Read Legacy: Arthurian Saga Online
Authors: Mary Stewart
Tags: #merlin, #king arthur, #bundle, #mary stewart, #arthurian saga
All the rest of that day, and the next
following, working directly under the light thrown down from above,
I toiled at my makeshift scaffold, bearing a wry thought for
Tremorinus, my father's chief engineer, who had first taught me my
craft. He would have laughed to see the great Merlin, the
engineer-artificer who had outpaced his master, and had lifted the
Hanging Stones of the Giants' Dance, cobbling together a structure
of which the sorriest apprentice would have been ashamed. All I
needed to do, he would have said, was to take my harp like Orpheus,
and play to the fragments of the broken furniture, and watch it
build itself like the walls of Troy. This had been his theory,
stoutly held in public, about the way I had managed the lifting of
the great trilithons of the Dance.
By nightfall of the second day I had
rigged a sort of rough scaffolding roofed with the stout plank of
the bench, which might serve as a base for a ladder. It was nine
feet high, and fixed firmly enough with a pile of stones holding it
in place. I had only, I reckoned, another twenty-five feet to
build.
I worked until dusk, then lighted the
lantern and made my wretched meal. Then, as a man turns to the
comfort of a lover, I lifted the harp into my arms and, without
thoughts of Orpheus or Troy, played until my eyelids drooped, and a
false chord warned me that it was time to sleep. Tomorrow would be
another day.
Who could have guessed what kind of
day? Tired from my labors, I slept deeply, and woke later than
usual to the light of a bright thread of sunshine, and the sound of
someone calling my name.
For a moment I lay still, thinking
myself still caught in the mists of a dream that had mocked me so
often before, but then I came fully awake to the discomfort of the
cavern floor (I had broken my bed up for use) and the voice again.

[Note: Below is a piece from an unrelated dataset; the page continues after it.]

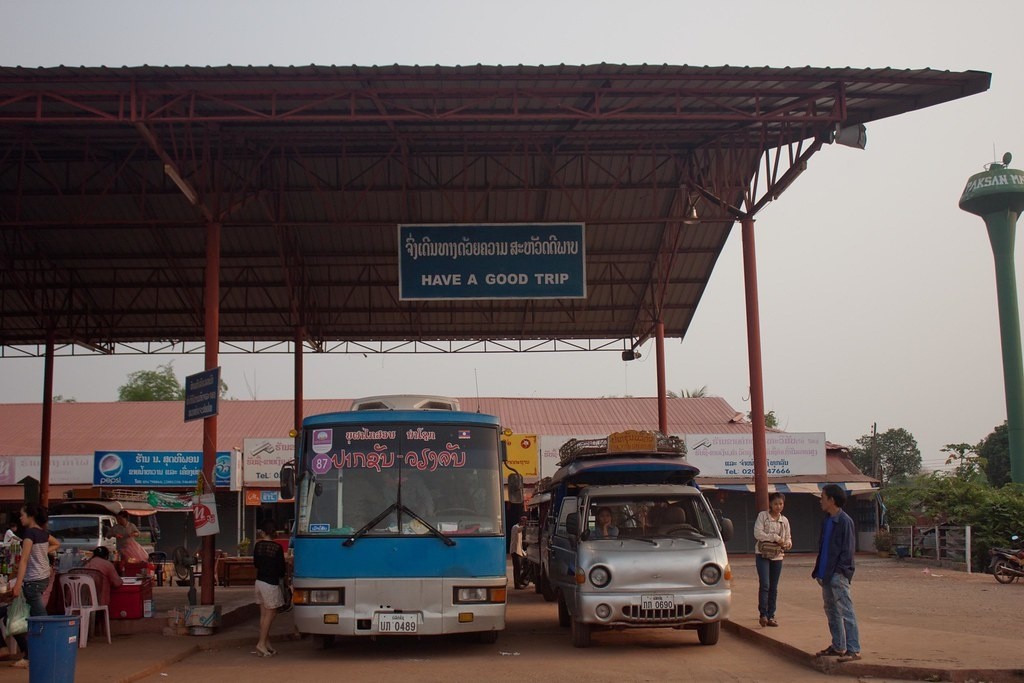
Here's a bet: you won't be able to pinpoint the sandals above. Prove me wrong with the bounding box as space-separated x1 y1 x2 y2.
816 645 848 656
837 650 861 662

It came from the lantern, a man's voice, over-pitched with nerves,
but with something familiar about the queerly accented
Latin.
"My lord? My lord Merlin? Are you
there, my lord?"
"Here! Coming!"
In spite of aching joints, I was on my
feet as swiftly as any boy, and ran to the foot of the
shaft.
Sunshine was pouring down from above.
I picked my way, stumbling, to the foot of the rude structure that
almost filled the base of the shaft. I craned upward.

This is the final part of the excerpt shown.